Voltei toda a minha atenção para um terreno na Beira Alta com o requisito de ter uma casinha toda de granito, com dois andares, a adega com lagar e largos tonéis e a vasta cozinha com forno e lareira no piso térreo, rodeada do palheiro, da pocilga, dum estábulo para as cabritas ou ovelhas. À frente e aos lados, a vinha, uma pequena horta e árvores de fruta, com uns poços e pequenos estanques cheios de rãs a coaxar a coberto do lodo verde e viscoso. Na planície à frente da casa, até ao rio flanqueado por choupos e ulmeiros, um vasto terreno para cultivar milho e feijão de sequeiro. Nas traseiras, um pinhal frondoso a alargar-se pelos montes acima até ao horizonte. À noite, haveria de ouvir à luz das estrelas a cantata dos grilos e das cigarras.

Não era invenção: a imagem veio-me da infância, do que me resta das memórias de há meio século da casa dos meus avós maternos. Procurei ainda, com a ajuda da prima Ilda. Mas nada apareceu que correspondesse à imagem que me ficara da infância. Os preços reflectiam os custos da interioridade. E ficava longe! Quando a distância da viagem aumenta, diminui a duração da permanência, aumentam as despesas de deslocação, reduz-se a frequência das visitas e aumenta o custo da manutenção: triste sobe e desce contabilístico em que, somados os inconvenientes, se vêm sumidos os benefícios.

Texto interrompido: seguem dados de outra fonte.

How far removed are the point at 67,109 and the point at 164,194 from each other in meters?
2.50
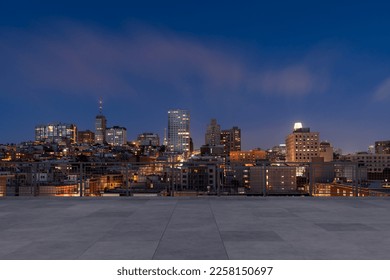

Alternativas não faltavam desde que, obviamente, não fosse o Ribatejo: planícies extensas com toiros e campinos, toiradas e marialvismo? Nunca na vida!

Acontece que o mano Luís tinha descoberto, na variante da EN 114 que leva do Cartaxo a Rio Maior, lá para uns recônditos cantos do concelho de Santarém, umas antigas vinhas retalhadas por heranças no meio de uns pinhais muito aprazíveis. Encarregou-se de arregimentar uns quantos amigos com pé de meia e lá compraram uns quantos terrenos em que se fixaram. Com o tempo, (prometo que voltarei a este assunto mais tarde) foram implantando as infra-estruturas indispensáveis a um mínimo de comodidades – electrificação, canalização de água, arranjo de caminhos, iluminação, caixas de correio – e lançaram-se na construção das suas próprias moradias.

Bem me aliciou, mas o que vi não me agradou: ou porque o terreno era grande demais, ou demasiado reduzido, ou porque lhe passava em cima uma linha de alta tensão.

Passou-se algum tempo e acho que o Luís já não alimentava grandes esperanças de que alguma vez pudesse vir a interessar-me por Vale de Moinhos, nome que, segundo rezava nos mapas antigos, era dado àquele pedaço de terras. Foi nesse estado de espírito que me falou de um terreno, há muito deixado ao abandono, lá para os limítrofes da zona em questão, e que, estando tão afastado da mão do homem como do pensamento de deus, se tinha convertido num emaranhado novelo de silvas. Anuí. E fui.

”Emaranhado novelo de silvas” não é figura de retórica. Qualquer ponta por onde se lhe pegasse, qualquer rarefacção de matéria que permitisse a passagem de um homem, haveria de o lancetar várias vezes na face, nas mãos, nas pernas, em qualquer parte do corpo menos protegida por vestuário resistente. Aprendi mais tarde que trabalhar ali só de botas, com calças e com luvas de pele de porco, que apesar de extremamente resistentes estariam feitas num fanico em menos de um ano.

À margem do silvedo havia uma estreita nesga de terreno orientada de sul para norte com um capim tão alto que haveria de encobrir qualquer animal, presa ou predador, de África. Em suma, já que tanto obstáculo se interpunha entre o olhar e o objecto a ser visto – o terreno – havia que recorrer, para o ver, ao olhar da imaginação.

É indescritível o que vi. Não sei se o Luís me ouviu balbuciar: “é este!”.